Richard-von-Mises Prize Lectures
In acknowledgment of their scientific achievement in the area of applied mathematics and mechanics this year the Richard-von-Mises Price is awarded to:
- Juniorprofessor Dr.-Ing. Josef Kiendl (TU Braunschweig): Isogeometric Methods in Structural Mechanics
Isogeometric analysis (IGA) is a new approach in computational mechanics where functions used to describe geometries in CAD are adopted for analysis, aiming at a better integration of design and analysis. Non-Uniform Rational B-Splines (NURBS), the standard technology in CAD modeling tools, are used as basis functions in IGA. In various studies, IGA has proven superior approximation properties compared to standard finite element analysis for many different applications, which is attributed to the higher order and continuity of the NURBS basis functions.
In structural mechanics, the high inter-element continuity provides a significant advantage for the implementation of the classical theories for thin structures, such as the Kirchhoff-Love shell theory.
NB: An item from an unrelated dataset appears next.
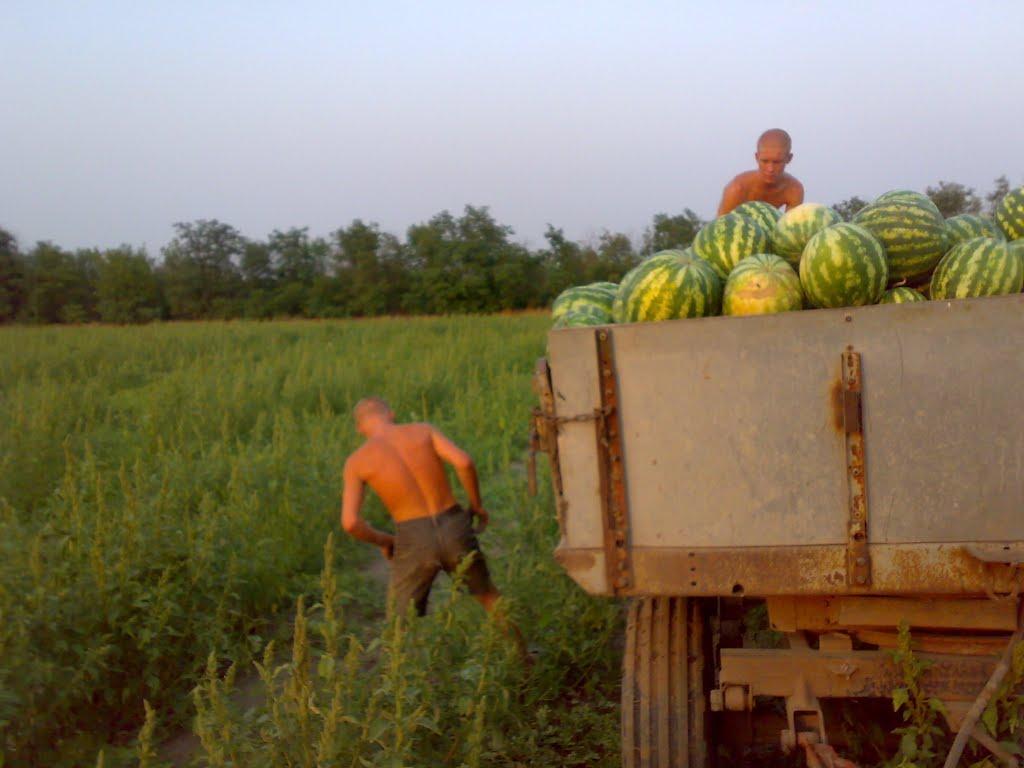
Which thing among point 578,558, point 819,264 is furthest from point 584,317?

Such "thin shell'' theories typically require smooth basis functions, which has always been a major obstacle for an efficient implementation with finite elements and promoted the development of shell formulations based on the Reissner-Mindlin theory. Within IGA, the necessary continuity is provided naturally and efficient Kirchhoff-Love element formulations can be developed, avoiding various problems typically encountered in Reissner-Mindlin type finite elements, such as shear locking or finite rotations (no rotational degrees of freedom are needed). In this presentation, an isogeometric framework for nonlinear Kirchhoff-Love shell analysis is presented, as well as its application in different fields of engineering, including fluid-structure-interaction (FSI), fracture mechanics, biomechanics, and shape optimization, which demonstrate the potential of this approach. Furthermore, it is shown that the continuity properties of IGA can also be exploited in the context of shear deformable, or "thick'', structural theories, and innovative formulations are developed with only one unknown variable, similar to the "thin'' theories, but accounting for shear deformation. Besides being rotation-free, these formulations also completely avoid the classical shear locking problem and could constitute a new paradigm for the development of shear deformable structural elements.
- Dr. Martin Stoll (MPI Magdeburg): Fast Iterative Solvers for PDE-constrained optimization
Models based on partial differential equations (PDE) play an important role throughout mathematics, engineering, and life sciences. The solution of forward models has been a core problem in numerical analysis for the past decades. With mathematical and algorithmic advances more challenging tasks could be tackled and much research has been devoted to compute 'optimal setups' of the governing equations. In many applications it is of paramount importance to compute the parameters, forcing terms, etc. of the PDE that best match measured data or describe a desired behaviour. Such problems are often formulated as optimization problems with PDE-constraints.
This field has seen much progress over the last years in terms of a better understanding of the mathematical structures and correspondingly the development of efficient numerical techniques to solve these problems. Our field of interest is the solution of the linear systems that are often the computational bottleneck of the optimization procedure. This can be either representing the first order conditions or as part of a nonlinear outer solver such as Newton's method. Our approach follows a strategy where we solve the system in a monolithic manner, i.e., discretizing in space and time and then solving a large space-time linear system. It is in many cases possible to derive efficient preconditioners for these systems in saddle point form.
Nevertheless, the problems suffer from the curse of dimensionality, which means that refining spatial or temporal dimensions will result in an exponential increase of the matrix dimensions and thus the computational effort. To break this curse we introduce a low-rank in time approach that utilizes the structure of the linear system and allows the solution of a parabolic problem at only a small multiple of the cost of the steady state problem. With recent progress made in the field of tensor solvers, we further show how this approach extends to tasks with an even higher dimensionality such as problems with uncertain coefficients.